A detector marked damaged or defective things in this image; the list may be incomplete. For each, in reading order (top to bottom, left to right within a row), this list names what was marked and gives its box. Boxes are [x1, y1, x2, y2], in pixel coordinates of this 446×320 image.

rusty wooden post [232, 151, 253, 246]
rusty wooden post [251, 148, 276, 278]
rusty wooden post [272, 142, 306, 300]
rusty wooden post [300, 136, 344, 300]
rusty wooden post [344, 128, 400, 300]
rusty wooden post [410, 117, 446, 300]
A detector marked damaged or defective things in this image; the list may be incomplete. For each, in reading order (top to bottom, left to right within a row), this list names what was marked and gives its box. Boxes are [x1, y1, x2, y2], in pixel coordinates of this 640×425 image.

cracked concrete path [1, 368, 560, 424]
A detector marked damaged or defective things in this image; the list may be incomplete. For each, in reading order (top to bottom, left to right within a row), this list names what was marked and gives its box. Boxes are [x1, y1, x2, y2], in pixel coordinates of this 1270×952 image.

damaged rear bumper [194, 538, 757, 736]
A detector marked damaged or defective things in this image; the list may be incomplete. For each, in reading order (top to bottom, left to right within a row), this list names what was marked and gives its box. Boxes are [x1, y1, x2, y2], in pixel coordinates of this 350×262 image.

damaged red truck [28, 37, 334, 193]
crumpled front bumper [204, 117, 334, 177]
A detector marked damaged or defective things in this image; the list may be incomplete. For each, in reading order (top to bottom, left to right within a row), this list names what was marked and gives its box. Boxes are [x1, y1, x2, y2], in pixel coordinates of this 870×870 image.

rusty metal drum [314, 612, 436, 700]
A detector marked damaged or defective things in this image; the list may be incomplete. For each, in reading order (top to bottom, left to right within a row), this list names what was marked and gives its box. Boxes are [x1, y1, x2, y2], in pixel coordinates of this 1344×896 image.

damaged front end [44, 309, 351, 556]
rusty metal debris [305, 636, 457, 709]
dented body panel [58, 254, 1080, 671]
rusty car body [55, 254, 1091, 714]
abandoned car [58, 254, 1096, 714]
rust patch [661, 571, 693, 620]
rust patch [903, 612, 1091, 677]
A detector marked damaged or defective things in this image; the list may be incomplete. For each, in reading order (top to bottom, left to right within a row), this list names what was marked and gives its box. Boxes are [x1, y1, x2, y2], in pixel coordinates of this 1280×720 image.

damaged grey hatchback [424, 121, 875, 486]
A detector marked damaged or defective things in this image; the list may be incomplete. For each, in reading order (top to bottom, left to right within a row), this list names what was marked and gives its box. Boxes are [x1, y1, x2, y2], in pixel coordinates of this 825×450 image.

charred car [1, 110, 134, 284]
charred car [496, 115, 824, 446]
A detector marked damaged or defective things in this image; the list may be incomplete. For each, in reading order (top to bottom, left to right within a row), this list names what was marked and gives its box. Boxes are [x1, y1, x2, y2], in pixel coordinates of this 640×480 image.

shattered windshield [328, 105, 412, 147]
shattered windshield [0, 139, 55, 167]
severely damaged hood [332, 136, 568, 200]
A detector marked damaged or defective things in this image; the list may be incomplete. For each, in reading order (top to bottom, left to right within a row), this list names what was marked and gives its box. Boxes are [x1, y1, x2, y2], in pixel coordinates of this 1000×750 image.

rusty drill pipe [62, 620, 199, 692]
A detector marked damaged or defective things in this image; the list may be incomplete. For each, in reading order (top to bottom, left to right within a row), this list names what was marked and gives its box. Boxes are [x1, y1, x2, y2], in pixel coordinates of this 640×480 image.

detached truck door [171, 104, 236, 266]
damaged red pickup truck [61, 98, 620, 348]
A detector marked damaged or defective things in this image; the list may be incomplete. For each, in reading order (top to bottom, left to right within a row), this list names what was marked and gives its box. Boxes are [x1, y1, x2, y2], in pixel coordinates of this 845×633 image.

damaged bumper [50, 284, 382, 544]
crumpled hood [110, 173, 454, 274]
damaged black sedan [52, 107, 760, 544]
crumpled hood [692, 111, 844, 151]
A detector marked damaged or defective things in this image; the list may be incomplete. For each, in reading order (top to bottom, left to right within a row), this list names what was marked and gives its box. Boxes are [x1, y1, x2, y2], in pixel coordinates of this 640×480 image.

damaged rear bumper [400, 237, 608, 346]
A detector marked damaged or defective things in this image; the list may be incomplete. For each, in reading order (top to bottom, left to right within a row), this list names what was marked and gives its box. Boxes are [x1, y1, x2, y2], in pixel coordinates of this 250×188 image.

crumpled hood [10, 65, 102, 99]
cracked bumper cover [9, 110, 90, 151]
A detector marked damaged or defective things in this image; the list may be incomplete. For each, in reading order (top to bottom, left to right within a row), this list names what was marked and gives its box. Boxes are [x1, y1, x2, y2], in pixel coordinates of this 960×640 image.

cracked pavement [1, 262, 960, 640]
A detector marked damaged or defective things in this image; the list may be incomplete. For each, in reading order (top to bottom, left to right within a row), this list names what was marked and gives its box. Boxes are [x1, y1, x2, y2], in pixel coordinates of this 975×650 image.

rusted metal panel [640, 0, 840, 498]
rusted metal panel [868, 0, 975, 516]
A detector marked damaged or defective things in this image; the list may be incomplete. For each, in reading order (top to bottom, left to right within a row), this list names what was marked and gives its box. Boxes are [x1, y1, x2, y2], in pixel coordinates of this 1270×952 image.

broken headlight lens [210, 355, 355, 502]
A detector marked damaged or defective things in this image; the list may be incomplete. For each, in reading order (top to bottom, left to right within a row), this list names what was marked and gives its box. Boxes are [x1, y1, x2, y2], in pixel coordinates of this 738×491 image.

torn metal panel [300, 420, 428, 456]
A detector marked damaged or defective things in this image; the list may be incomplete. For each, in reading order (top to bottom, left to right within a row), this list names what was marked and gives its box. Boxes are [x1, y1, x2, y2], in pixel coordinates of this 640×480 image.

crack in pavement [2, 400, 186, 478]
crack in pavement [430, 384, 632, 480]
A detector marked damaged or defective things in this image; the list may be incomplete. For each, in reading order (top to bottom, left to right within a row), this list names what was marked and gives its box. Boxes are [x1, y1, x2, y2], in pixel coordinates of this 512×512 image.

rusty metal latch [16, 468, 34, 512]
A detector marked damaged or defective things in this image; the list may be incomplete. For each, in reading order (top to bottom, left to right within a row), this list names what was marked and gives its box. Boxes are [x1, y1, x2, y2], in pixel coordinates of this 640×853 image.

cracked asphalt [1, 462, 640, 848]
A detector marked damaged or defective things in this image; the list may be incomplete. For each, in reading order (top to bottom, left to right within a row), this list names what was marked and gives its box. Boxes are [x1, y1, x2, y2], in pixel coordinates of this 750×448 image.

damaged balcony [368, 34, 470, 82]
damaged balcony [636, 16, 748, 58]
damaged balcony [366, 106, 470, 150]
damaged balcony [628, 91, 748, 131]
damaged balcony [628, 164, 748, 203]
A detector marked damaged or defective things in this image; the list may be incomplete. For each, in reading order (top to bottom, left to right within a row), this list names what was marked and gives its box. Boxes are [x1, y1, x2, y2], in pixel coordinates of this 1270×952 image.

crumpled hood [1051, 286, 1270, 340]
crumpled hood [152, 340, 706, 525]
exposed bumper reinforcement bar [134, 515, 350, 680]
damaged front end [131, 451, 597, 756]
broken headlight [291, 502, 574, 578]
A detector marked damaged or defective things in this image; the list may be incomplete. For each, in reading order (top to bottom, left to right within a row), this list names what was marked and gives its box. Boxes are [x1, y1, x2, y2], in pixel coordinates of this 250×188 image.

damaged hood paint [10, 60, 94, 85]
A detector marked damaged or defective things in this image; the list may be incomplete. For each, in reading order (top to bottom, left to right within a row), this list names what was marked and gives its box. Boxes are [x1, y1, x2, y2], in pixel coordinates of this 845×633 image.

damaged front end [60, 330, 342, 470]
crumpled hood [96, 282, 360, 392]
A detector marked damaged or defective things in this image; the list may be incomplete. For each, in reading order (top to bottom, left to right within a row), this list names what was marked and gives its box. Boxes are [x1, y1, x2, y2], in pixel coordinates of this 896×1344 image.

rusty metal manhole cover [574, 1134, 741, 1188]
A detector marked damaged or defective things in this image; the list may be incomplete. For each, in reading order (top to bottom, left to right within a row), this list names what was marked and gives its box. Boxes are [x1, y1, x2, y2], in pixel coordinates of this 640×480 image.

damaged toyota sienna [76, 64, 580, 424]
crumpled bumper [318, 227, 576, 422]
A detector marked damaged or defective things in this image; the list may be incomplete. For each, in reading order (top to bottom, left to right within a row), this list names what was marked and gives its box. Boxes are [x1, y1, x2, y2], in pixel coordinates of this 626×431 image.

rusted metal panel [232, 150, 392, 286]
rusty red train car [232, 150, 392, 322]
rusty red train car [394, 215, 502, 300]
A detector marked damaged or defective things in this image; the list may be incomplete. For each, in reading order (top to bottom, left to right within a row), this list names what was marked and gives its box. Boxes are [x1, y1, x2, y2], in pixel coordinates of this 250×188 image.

● **EXERCISE DESCRIPTION**:
Can you give the stretch of the items above from the line containing "this 896×1344 image." through the line containing "rusty metal manhole" as a numbered list, leaving out blank lines?

● **OUTPUT OF THE EXERCISE**:
1. A detector marked damaged or defective things in this image; the list may be incomplete. For each, in reading order (top to bottom, left to right within a row), this list names what was marked and gives its box. Boxes are [x1, y1, x2, y2], in pixel coordinates of this 896×1344 image.
2. rusty metal manhole cover [574, 1134, 741, 1188]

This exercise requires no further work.